**ABOUT THIS TASK**: The article on plant-based menu items at U.S. restaurant chains reports which chains improved most from 2018 to 2019. List every chain it names in that ranking, in the order given.

**EXTRACT TO READ**:
===============
U.S. restaurant chains made progress in adding new plant-based items to their menus last year, with a focus on crafting new dishes that fit with their branding and made sense alongside their more traditional options.

Fifty-eight of the biggest U.S. restaurant chains boasted at least one plant-based dish on the menu last year, up from 55 in 2018, according to an annual survey by the Good Food Institute.

While only three more added their first plant-based dishes in 2019, the bigger news was that chains that already had plant-based dishes added more, GFI Foodservice and Supply Chain Manager Zak Weston said.

Carl’s Jr. launched more Beyond Meat-based items and the success of Burger King’s Impossible Whopper spurred the chain to announce an Impossible Whopper Jr. and a breakfast sandwich.

Panera Bread has outlined plans to grow its plant-based offerings from the current 25% of the overall menu to 50%, and it will offer at least one vegetarian item in each category on the menu by next year, the company said in January.

While some chains including McDonald’s and Chick-fil-A are taking more time to evaluate whether plant-based items make sense for them system-wide, there’s data indicating that restaurant chains with plant-based items are spurring foodservice demand for more plant-based meats.

Research commissioned by GFI from NPD Group shows that sales of plant-based meats from major distributors to U.S. foodservice companies grew 37% last year, as more outlets expanded their menus.

In addition to restaurants, that includes other foodservice operations like the corporate cafes, campus dining halls and assisted living facility dining rooms operated by companies like Sodexo, which has also ramped up its plant-based offerings in recent years.

Chains scored highest if they offered multiple plant-based dishes that are marketed to appeal to mainstream customers, which means stressing the plant-based nature and tasty flavors without using words like “vegan,” “vegetarian” or “meatless,” Weston said.

“Chains won points for completely plant-based items and partial points for dishes that can be made 100% plant-based,” he said. “They also got points for calling out protein content, because a lot of consumers don’t associate plants with protein, and we awarded points for marketing, signage and promotion outside of stores.”

Burger King was the most improved chain in terms of plant-based offerings from 2018 to 2019, the report revealed, followed by sibling chains Carl’s Jr. and Hardee’s, Del Taco, Qdoba, Denny’s and Panda Express.

Last year was the year of the plant-based burger, he said, and growing demand is driving restaurants to expand the use of plant-based meat alternatives to new categories including tacos, breakfast sandwiches and pizza, he said.

And, as restaurants grow more comfortable with the idea of touting their plant-based offerings, they’re doing it in different ways that work for their diverse brands.

Taco Bell has long boasted a vegetarian menu that can be made vegan and it’s growing those options rather than partnering with Beyond Meat or Impossible Foods to add a name-brand plant-based meat alternative.

Chipotle Mexican Grill is also eschewing plant-based meats while offering vegetarian and vegan options made with beans or Sofritas, a proprietary blend of spicy marinated tofu.

Panera’s plan reflects that brand’s ongoing focus on clean ingredients and dishes free from artificial ingredients. In contrast, Carl’s Jr. and Hardee’s offer plant-based versions of their indulgent quickserve burgers designed to appeal to brand fans who may be looking to eat less meat for reasons other than health.
===============
**DATA TO EXAMINE**:
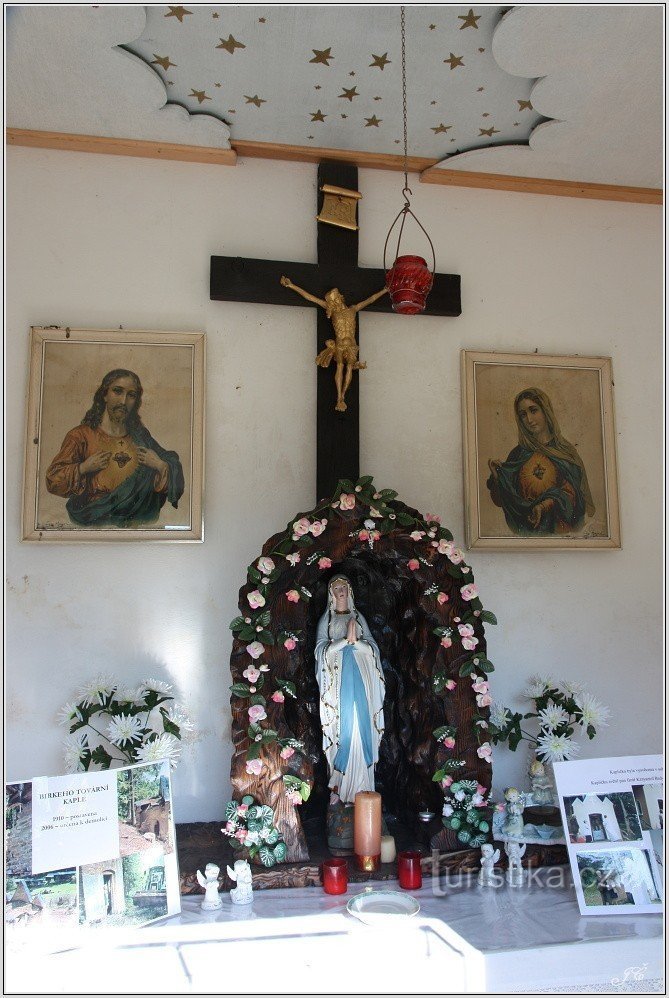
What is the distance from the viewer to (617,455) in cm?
394

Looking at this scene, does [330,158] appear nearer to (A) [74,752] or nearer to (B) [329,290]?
(B) [329,290]

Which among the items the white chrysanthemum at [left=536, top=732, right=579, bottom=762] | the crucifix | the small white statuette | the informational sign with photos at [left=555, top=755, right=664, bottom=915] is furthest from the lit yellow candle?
the crucifix

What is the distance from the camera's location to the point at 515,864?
281 cm

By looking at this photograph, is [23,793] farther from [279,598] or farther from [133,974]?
[279,598]

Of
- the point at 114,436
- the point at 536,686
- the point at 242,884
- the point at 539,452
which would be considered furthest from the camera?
the point at 539,452

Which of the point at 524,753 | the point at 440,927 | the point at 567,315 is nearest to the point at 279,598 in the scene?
the point at 440,927

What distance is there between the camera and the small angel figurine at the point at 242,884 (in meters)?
2.61

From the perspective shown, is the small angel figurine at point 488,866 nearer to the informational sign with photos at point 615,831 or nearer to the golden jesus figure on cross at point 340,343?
the informational sign with photos at point 615,831

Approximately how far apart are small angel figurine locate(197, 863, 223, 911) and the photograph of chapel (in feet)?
0.18

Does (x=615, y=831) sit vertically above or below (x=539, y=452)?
below

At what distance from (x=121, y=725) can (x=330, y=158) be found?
9.34 feet

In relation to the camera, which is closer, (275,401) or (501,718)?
(501,718)

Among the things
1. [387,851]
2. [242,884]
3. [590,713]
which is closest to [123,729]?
[242,884]

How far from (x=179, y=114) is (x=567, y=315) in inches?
85.9
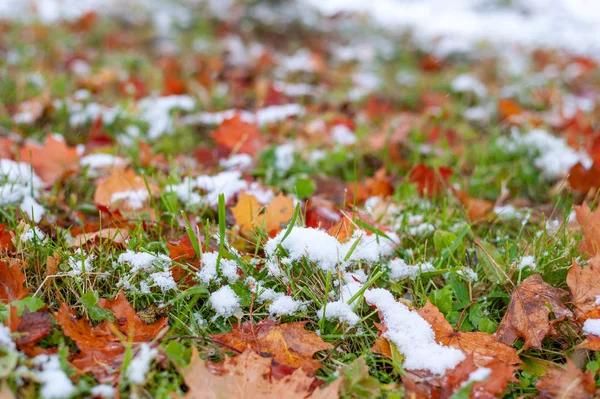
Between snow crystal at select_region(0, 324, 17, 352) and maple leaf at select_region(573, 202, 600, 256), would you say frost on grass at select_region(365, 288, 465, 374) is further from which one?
snow crystal at select_region(0, 324, 17, 352)

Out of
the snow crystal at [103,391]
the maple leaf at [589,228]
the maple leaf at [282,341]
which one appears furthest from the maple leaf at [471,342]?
the snow crystal at [103,391]

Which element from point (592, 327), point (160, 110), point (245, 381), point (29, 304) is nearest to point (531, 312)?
point (592, 327)

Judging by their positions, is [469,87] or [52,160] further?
[469,87]

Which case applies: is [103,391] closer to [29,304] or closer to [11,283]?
[29,304]

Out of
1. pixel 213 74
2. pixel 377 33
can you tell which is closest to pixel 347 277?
pixel 213 74

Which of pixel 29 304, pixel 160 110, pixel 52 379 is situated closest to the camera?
pixel 52 379

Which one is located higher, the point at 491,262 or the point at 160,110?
the point at 160,110

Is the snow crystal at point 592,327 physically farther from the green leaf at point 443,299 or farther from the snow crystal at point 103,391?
the snow crystal at point 103,391
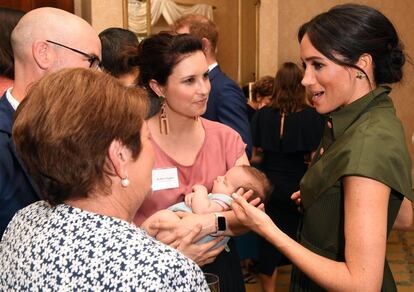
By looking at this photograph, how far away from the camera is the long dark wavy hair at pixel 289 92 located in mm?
4102

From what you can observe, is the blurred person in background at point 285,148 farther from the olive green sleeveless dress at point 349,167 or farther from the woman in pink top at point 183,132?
the olive green sleeveless dress at point 349,167

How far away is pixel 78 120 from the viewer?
0.99 meters

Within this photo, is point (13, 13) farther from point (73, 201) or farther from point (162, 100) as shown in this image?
point (73, 201)

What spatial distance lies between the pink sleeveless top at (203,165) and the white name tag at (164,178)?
0.02m

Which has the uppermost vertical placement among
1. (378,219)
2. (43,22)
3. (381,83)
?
(43,22)

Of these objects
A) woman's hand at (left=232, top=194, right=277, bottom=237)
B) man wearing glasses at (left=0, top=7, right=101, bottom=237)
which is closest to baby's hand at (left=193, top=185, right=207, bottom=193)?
===============
**RESULT OF THE EXERCISE**: Burger King, Carl's Jr., Hardee's, Del Taco, Qdoba, Denny's, Panda Express